List each line in the rows below that contains the word "hair".

Data supplied:
::::::::

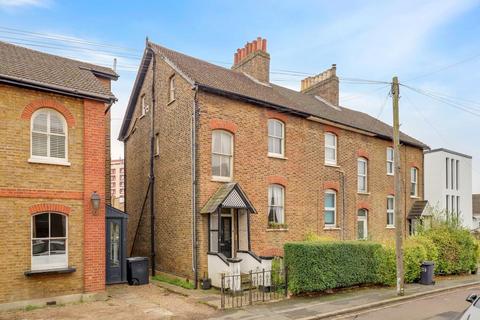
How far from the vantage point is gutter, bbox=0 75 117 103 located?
1180cm

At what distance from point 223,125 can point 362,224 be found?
1124 cm

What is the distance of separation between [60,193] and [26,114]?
2.54m

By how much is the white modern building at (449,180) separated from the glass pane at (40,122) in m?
27.0

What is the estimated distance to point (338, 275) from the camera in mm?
14422

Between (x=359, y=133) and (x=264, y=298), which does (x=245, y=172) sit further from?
(x=359, y=133)

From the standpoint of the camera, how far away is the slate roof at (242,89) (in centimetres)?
1711

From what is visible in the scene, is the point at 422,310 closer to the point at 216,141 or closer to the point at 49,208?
the point at 216,141

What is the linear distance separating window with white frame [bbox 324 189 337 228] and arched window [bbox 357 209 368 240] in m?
2.30

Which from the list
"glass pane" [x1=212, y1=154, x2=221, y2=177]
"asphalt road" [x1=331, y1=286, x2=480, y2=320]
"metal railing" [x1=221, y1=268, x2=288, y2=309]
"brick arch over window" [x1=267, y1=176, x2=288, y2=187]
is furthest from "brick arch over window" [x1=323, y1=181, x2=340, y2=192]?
"metal railing" [x1=221, y1=268, x2=288, y2=309]

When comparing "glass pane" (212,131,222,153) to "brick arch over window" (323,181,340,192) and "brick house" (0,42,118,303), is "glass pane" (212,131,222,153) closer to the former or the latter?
"brick house" (0,42,118,303)

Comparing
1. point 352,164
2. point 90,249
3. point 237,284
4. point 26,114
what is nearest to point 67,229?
point 90,249

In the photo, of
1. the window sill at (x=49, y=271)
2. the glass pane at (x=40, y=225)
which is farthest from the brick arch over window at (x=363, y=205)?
the glass pane at (x=40, y=225)

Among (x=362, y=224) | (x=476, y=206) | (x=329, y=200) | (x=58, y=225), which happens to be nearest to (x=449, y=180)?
(x=362, y=224)

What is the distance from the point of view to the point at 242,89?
60.2 ft
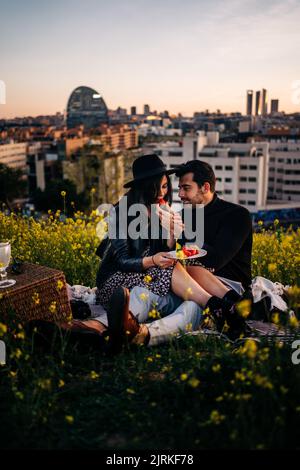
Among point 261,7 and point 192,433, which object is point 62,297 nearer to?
point 192,433

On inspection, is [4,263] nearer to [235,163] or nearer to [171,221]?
[171,221]

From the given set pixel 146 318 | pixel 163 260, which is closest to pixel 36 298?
pixel 146 318

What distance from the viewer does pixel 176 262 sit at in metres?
3.31

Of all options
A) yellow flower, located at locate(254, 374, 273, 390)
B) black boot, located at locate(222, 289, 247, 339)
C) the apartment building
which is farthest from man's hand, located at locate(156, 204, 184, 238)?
the apartment building

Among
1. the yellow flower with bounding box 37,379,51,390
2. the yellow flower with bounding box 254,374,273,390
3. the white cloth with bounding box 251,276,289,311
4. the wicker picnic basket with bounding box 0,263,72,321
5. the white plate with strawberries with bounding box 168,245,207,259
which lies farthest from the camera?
the white cloth with bounding box 251,276,289,311

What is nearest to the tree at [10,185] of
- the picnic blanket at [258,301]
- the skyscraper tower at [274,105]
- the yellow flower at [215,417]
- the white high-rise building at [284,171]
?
the white high-rise building at [284,171]

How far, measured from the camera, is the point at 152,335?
2.91 m

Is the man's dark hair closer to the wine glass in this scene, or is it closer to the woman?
the woman

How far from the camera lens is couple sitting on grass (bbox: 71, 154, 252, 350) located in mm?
3098

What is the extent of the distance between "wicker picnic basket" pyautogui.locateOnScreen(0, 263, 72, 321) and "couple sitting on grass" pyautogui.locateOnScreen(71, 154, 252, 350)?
363mm

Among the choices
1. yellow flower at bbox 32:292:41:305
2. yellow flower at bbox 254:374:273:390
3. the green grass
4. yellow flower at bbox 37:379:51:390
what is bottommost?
the green grass

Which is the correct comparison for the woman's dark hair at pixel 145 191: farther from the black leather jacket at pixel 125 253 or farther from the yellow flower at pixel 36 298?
the yellow flower at pixel 36 298

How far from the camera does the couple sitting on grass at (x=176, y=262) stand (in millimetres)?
3098

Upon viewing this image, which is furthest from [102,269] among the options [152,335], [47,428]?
[47,428]
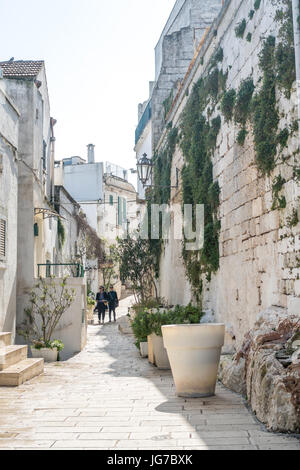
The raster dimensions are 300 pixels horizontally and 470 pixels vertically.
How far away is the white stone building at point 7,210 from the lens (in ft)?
35.2

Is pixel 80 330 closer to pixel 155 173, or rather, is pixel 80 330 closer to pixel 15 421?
pixel 155 173

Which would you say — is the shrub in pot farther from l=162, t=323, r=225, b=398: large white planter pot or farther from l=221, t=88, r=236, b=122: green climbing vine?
l=221, t=88, r=236, b=122: green climbing vine

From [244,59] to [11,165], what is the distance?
18.1 ft

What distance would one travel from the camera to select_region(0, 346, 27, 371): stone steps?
8102mm

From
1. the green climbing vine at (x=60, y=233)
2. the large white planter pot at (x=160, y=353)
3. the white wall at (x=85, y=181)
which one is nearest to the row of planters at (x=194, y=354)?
the large white planter pot at (x=160, y=353)

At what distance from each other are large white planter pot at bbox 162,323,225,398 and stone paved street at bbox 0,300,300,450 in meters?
0.18

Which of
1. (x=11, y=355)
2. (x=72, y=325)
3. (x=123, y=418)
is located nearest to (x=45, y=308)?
(x=72, y=325)

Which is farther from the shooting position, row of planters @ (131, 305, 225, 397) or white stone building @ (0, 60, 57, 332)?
white stone building @ (0, 60, 57, 332)

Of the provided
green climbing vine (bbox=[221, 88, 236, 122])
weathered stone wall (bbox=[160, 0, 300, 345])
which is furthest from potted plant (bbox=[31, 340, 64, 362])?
green climbing vine (bbox=[221, 88, 236, 122])

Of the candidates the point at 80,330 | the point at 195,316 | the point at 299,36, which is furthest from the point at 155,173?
the point at 299,36

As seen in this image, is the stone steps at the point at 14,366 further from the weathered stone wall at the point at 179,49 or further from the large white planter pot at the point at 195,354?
the weathered stone wall at the point at 179,49

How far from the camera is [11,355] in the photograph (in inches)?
337

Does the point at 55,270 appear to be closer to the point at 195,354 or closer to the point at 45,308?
the point at 45,308

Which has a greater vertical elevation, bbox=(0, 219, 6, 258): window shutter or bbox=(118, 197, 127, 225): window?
bbox=(118, 197, 127, 225): window
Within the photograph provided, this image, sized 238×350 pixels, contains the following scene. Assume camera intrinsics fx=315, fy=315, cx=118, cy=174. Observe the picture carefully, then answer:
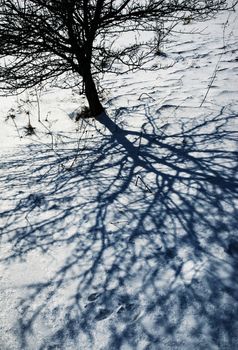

::::::::

Answer for this exercise:
Is the man's dark hair closer to the wine glass in this scene, or is it closer to the woman?
Which is the correct comparison for the woman's dark hair at pixel 145 191: farther from the black leather jacket at pixel 125 253 or farther from the yellow flower at pixel 36 298?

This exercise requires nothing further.